### EXERCISE AIM
Copy out the material from the line with "Скачать книгу Цикличное" to the line with "国标jklyj架空绝缘导线铝芯电缆线35 50 70 120 300平方单芯铝线", leaving the pictures out.

### INPUT DATA
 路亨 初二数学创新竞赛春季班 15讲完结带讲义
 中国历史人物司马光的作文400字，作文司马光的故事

==

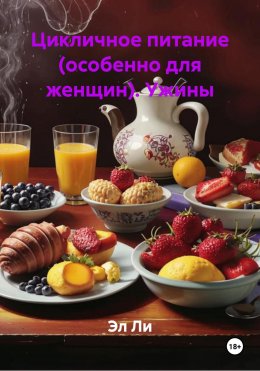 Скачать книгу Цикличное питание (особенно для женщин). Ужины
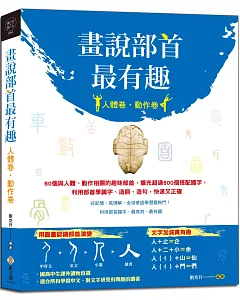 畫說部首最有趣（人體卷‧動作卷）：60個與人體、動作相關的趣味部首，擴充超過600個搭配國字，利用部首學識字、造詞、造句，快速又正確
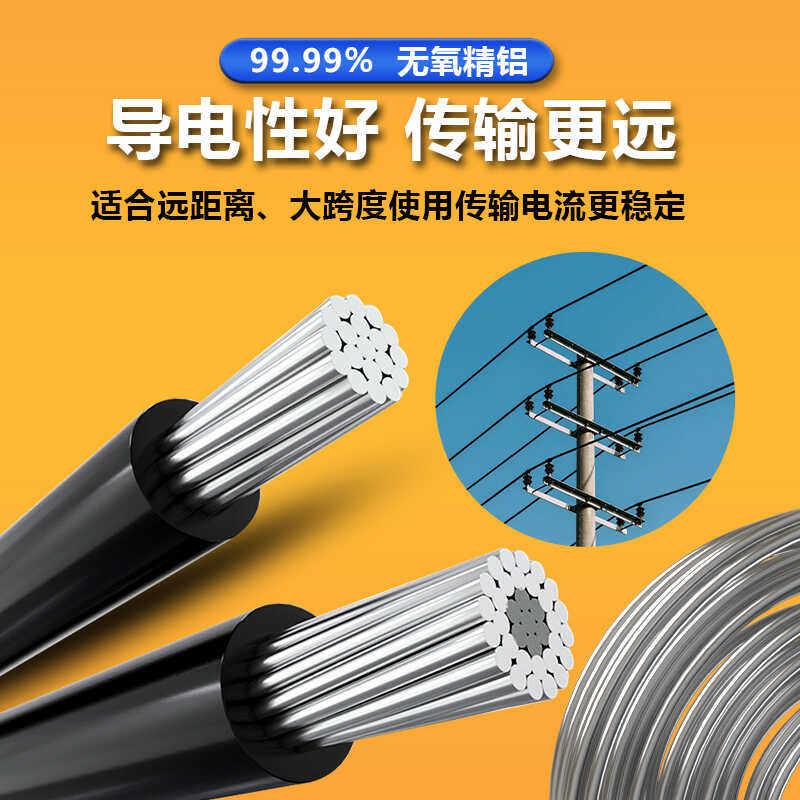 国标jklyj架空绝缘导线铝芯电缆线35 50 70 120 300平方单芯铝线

---

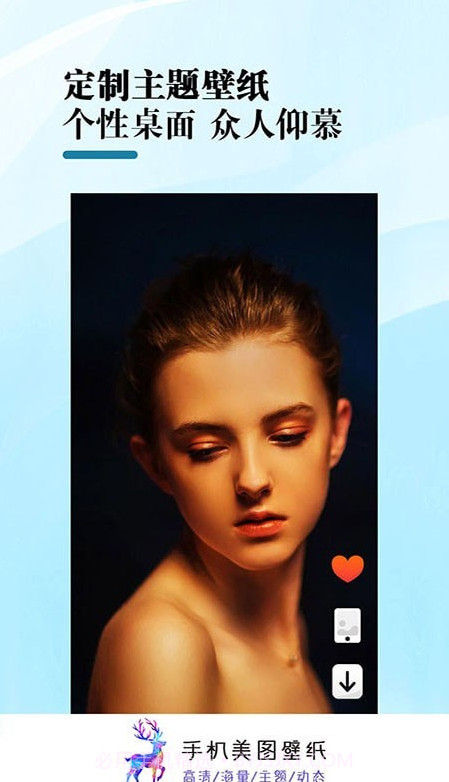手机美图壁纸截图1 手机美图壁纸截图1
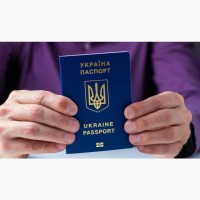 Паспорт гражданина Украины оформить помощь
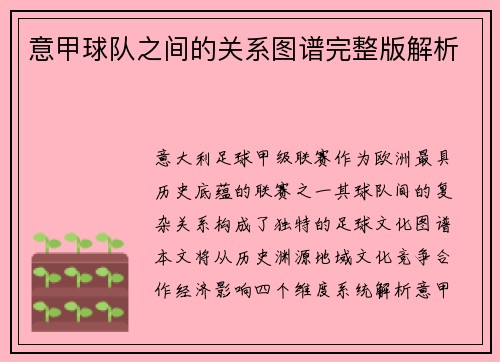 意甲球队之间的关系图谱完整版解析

### EXERCISE RESULT
 Скачать книгу Цикличное питание (особенно для женщин). Ужины
 畫說部首最有趣（人體卷‧動作卷）：60個與人體、動作相關的趣味部首，擴充超過600個搭配國字，利用部首學識字、造詞、造句，快速又正確
 国标jklyj架空绝缘导线铝芯电缆线35 50 70 120 300平方单芯铝线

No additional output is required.